Look through the records below and say how many lines include "France". Give only that number.

(Stored entries)
•••••

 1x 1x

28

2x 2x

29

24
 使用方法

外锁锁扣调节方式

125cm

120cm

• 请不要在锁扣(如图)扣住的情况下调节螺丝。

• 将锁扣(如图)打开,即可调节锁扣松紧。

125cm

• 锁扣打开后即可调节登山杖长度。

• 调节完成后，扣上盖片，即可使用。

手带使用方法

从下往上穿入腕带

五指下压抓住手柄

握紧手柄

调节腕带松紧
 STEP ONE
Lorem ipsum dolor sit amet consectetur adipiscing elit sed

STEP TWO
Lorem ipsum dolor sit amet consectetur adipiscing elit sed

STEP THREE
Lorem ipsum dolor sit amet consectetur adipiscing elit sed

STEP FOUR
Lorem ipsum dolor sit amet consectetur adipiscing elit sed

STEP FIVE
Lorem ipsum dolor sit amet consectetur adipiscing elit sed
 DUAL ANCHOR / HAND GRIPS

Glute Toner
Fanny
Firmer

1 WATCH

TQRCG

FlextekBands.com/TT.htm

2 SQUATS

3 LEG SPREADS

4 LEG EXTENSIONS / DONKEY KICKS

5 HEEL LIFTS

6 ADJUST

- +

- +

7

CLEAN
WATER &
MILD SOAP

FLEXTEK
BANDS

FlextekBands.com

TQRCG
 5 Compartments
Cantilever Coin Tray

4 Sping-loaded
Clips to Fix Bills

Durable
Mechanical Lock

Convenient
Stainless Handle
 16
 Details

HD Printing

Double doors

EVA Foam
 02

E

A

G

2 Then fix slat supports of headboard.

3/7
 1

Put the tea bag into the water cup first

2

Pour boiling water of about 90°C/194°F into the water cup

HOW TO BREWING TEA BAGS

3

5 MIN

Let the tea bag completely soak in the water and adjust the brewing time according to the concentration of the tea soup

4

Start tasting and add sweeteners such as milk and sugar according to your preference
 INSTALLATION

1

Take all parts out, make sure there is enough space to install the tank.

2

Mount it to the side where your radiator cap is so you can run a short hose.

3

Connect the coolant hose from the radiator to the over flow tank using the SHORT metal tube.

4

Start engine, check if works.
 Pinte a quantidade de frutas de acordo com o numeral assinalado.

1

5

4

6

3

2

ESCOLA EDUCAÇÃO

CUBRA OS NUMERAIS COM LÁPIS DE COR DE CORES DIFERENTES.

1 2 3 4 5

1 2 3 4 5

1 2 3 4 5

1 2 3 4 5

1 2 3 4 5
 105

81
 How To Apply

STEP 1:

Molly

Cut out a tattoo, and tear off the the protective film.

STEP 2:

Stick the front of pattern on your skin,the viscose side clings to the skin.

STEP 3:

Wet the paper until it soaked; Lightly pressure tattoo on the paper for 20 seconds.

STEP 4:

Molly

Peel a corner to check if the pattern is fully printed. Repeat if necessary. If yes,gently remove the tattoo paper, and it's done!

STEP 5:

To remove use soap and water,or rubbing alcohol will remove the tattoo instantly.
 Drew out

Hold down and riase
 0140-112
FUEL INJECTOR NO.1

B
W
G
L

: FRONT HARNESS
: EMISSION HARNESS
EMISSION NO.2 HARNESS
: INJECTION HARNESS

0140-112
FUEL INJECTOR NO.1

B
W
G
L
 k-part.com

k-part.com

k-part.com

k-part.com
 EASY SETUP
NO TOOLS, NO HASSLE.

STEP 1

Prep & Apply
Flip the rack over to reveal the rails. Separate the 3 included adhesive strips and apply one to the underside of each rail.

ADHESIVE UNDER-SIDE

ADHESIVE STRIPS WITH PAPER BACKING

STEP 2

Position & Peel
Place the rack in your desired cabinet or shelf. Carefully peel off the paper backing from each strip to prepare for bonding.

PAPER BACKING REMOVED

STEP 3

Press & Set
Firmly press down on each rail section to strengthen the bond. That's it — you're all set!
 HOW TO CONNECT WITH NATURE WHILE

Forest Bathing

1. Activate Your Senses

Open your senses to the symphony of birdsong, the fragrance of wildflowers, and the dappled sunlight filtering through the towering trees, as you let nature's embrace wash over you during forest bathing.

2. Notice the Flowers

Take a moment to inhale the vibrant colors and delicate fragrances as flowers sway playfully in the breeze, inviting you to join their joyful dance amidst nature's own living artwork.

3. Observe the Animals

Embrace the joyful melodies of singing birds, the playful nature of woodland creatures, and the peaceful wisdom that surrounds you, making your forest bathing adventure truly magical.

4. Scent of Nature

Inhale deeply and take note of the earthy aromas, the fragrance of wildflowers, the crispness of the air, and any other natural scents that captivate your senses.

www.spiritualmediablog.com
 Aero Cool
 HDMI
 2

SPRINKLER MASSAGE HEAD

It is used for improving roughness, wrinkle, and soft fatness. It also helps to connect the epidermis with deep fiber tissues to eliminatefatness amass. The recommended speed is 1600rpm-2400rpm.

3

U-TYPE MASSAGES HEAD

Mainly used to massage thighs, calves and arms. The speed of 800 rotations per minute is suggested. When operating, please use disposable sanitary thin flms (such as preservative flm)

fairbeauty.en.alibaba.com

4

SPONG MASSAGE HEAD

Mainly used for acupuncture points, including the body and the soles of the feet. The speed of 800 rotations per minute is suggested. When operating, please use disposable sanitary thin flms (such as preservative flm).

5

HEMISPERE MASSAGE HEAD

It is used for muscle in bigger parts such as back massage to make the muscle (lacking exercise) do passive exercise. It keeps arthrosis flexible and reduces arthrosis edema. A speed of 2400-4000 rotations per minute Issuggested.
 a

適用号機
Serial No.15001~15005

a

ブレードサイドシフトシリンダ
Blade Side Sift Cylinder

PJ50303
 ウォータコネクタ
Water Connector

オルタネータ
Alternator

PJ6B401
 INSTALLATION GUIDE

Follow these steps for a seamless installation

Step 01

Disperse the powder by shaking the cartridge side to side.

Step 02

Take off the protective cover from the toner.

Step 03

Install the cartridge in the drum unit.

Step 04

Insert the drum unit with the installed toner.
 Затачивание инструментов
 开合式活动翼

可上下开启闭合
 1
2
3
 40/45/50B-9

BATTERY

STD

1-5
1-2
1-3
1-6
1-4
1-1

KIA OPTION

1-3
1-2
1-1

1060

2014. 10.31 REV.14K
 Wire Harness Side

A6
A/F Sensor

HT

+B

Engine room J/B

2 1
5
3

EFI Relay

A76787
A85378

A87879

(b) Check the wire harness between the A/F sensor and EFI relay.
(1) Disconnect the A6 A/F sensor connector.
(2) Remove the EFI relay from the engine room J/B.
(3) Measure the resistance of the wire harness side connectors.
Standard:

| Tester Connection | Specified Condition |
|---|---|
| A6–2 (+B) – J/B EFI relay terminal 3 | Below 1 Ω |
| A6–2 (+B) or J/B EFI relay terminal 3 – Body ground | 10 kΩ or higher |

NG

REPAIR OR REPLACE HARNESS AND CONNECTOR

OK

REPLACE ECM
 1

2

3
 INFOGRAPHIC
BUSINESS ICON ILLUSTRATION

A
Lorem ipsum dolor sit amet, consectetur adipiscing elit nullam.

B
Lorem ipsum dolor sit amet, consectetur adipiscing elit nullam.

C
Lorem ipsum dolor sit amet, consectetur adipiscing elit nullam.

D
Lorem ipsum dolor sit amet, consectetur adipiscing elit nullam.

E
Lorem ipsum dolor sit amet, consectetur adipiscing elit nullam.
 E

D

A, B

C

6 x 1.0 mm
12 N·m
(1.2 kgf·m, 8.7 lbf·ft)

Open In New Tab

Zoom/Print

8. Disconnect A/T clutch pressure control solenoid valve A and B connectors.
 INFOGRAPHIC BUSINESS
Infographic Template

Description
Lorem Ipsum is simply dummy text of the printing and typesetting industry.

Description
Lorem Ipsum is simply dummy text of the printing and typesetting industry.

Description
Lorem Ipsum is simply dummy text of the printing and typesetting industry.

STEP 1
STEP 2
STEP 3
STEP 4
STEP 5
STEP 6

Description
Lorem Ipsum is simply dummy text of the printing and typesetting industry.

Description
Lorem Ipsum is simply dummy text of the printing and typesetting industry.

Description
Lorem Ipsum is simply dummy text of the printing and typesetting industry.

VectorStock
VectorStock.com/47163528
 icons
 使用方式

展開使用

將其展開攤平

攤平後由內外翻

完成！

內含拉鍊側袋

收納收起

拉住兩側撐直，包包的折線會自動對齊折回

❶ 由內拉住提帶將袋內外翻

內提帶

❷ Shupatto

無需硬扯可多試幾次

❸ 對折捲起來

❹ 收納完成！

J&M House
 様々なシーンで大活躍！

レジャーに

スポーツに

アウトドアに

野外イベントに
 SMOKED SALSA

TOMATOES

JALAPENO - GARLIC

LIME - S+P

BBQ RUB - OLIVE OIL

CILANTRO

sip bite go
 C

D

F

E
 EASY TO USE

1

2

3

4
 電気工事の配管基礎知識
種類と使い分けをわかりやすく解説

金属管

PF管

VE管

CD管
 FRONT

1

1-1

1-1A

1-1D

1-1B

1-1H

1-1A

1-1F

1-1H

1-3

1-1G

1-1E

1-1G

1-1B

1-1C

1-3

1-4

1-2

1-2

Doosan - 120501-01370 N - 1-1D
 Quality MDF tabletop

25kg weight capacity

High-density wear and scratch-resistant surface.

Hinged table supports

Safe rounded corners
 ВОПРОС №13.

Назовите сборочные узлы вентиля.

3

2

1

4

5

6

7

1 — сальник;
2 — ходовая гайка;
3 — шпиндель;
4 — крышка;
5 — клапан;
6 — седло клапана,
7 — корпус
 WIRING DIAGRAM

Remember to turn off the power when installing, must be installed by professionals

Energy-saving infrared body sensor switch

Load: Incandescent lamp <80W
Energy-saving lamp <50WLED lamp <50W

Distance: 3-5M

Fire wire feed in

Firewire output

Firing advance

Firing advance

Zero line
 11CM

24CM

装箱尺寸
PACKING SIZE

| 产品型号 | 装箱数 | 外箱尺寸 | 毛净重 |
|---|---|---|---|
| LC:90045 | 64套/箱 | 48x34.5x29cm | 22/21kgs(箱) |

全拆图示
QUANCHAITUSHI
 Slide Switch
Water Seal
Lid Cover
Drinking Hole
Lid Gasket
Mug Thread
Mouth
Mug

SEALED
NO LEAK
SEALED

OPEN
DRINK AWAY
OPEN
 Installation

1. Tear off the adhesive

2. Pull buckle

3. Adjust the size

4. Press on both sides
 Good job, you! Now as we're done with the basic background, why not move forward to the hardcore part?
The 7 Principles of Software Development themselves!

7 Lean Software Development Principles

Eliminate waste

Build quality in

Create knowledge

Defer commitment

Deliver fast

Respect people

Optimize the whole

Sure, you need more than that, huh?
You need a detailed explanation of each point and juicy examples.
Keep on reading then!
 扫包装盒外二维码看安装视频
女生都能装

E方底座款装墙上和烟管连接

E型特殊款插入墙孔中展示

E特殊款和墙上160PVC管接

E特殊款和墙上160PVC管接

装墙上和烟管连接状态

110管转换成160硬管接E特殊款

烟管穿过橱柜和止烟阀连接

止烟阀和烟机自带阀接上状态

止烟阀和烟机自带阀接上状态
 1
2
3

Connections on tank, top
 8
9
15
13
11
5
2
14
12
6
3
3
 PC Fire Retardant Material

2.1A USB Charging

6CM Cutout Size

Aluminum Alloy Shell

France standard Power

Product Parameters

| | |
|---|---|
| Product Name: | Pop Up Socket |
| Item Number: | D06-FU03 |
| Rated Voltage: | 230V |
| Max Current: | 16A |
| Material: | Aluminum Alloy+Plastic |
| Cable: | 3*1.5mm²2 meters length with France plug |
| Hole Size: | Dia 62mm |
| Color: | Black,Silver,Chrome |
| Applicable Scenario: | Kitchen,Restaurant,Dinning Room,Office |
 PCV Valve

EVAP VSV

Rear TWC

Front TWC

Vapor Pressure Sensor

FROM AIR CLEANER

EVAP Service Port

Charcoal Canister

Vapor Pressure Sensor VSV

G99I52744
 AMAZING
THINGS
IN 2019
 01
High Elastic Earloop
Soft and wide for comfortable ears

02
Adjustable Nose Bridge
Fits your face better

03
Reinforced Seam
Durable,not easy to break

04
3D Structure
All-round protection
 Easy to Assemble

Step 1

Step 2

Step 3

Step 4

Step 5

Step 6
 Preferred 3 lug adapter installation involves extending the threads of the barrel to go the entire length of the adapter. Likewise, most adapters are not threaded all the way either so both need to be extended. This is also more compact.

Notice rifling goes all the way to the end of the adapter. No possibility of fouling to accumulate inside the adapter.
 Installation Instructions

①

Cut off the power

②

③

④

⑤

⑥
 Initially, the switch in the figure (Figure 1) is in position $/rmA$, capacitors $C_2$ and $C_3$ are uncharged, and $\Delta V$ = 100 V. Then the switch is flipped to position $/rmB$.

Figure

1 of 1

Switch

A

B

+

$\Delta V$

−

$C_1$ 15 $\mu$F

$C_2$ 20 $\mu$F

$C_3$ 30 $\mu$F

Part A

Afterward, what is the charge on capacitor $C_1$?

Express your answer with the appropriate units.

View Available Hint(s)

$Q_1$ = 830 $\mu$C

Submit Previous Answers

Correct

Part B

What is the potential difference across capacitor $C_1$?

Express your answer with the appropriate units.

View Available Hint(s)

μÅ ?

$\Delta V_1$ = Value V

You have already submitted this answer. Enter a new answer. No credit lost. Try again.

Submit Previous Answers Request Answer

•••••

**Answer below:**
2